Resume the forum thread below about men who wear women's shoes and question their sexual orientation, continuing after its final post.

_Source extract_.
____________________

While growing up, when I realized I had womens shoe fetish I've had to fight the feelings of whether I am straight or gay. I've come to understand that a shoe fetish has nothing to do with one's sexual orientation, but even with that understanding there are still days I wonder. Any other guys have this conflict?

Nothing beats a great pair of pumps!


Posted

The "straight or Gay" conflict isn't so much with the guys wearing the heels as it is with others that are exposed to their wearing them. Most of us clearly know our sexual orientation and our precise reason(s) for wearing them. Others can only react based on their societal produced concept of normal- abnormal and supposed reasons for the difference (if a man wears heels, he must be gay).

Being mentally comfortable in your own mind is the key to wearing heels in public.

Posted

I used to think about this a lot in my teens.... i have always loved women shoes and basically women clothes/fashion in general.. i probably notice what women wear more than some women and due to this i used to think that i was gay but was in denial... but like you guys over time, i realised that i'm clearly not gay even though i would love to dress up to look like a female......... i think Eddie Izzard's comment of himself fit best.... I'm a male lesbian.....

____________________

_Records_.

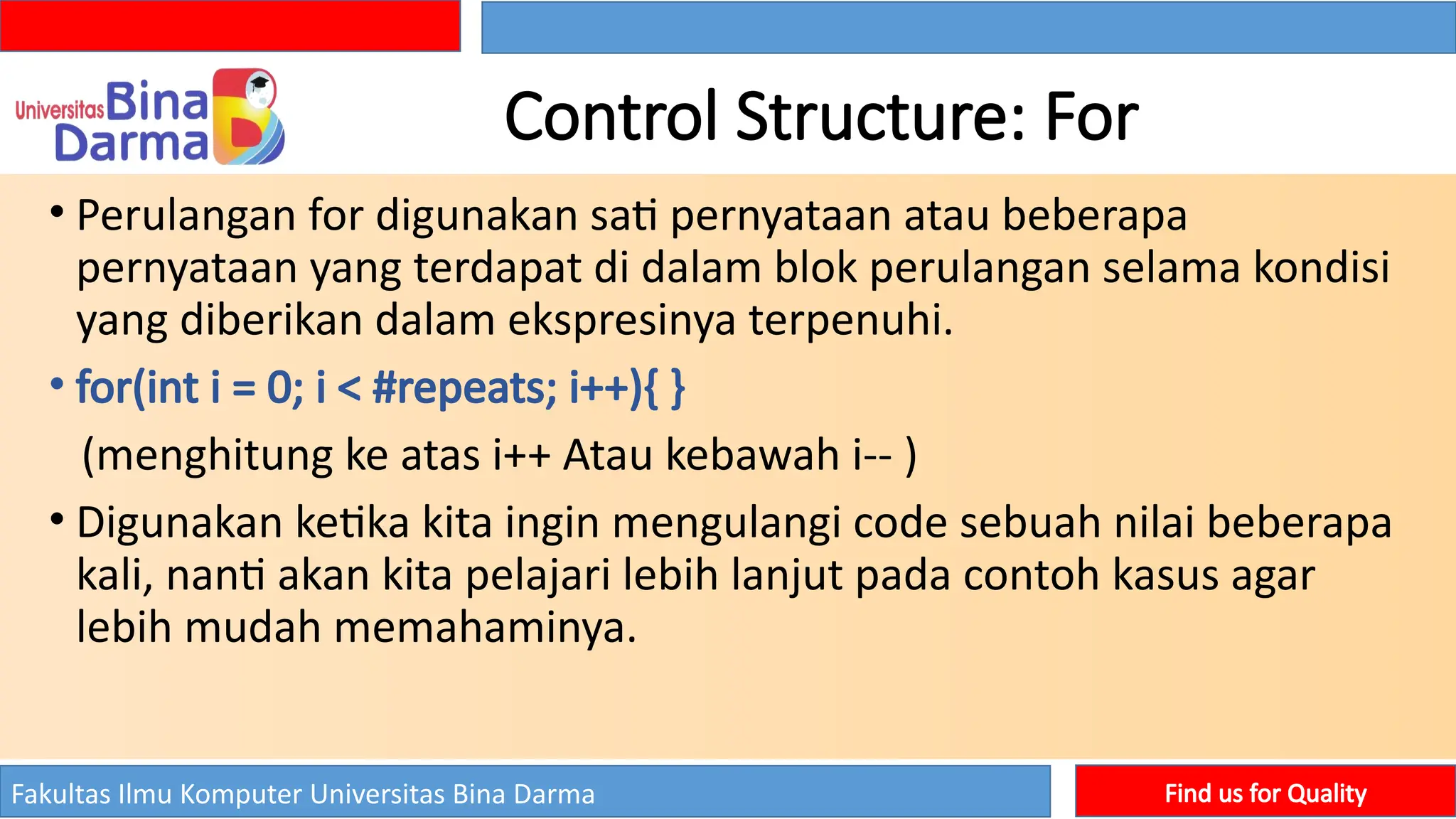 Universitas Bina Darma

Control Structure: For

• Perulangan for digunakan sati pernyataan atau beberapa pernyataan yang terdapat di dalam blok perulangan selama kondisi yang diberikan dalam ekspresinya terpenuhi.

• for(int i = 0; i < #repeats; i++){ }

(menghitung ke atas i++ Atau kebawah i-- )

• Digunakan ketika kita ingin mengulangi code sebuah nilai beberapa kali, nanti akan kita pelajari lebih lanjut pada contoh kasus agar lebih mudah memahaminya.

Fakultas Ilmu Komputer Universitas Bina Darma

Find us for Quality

____________________

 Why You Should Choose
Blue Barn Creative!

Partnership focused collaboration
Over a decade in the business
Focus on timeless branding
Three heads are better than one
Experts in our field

____________________

_Written response_.
Posted

Yeah I guess I had that conflict inside too. If I wear heels am I gay. Married now definately straight but like womens shoes and heels in particular.

He was so narrow minded he could see through a keyhole with both eyes.

Brown's Law: If the shoe fits, it's ugly

Posted

I use to think about this a lot. I don't think about it as much anymore though. Anymore I just consider myself a heterosexual guy who likes to wear womens shoes.

It's all good. ~Arron.

Posted

The vast majority of psychological research on this issue (of which I'm intimately aware as a certified counselor) is that the incidence of crossdressing among the heterosexual male public is statistically equal to the incidence of crossdressing among the homosexual male public. In short, I really don't think wearing heels matters, all things considered, other than as a fashion choice typically unusual to the societal norm. Does it mean it's wrong? Absolutely not! Just different than most.

Posted

Let's look at this logically. Gay men fancy men- the more macho the better in many cases. Some do like to have "husband and wife" relationships with an effeminate man playing the role of the "wife". If someone is gay or straight they are going to dress in a manner that is going to impress the kind of person they fancy. A gay man wanting a macho man who fancies macho men will dress in a macho way- often in uniforms or leather biker style clothes though that is a stereotype and no way applies to all gay men. Therefore, why would the wearing of heels mean that the wearer is gay? As Tara, I often fantasise about having a "relationship" with a man but as a "woman". However, I would rather take Eddie Izzard's point of view about being a male lesbian!

Graduate footwear designer able to advise and assist on modification and shoe making projects.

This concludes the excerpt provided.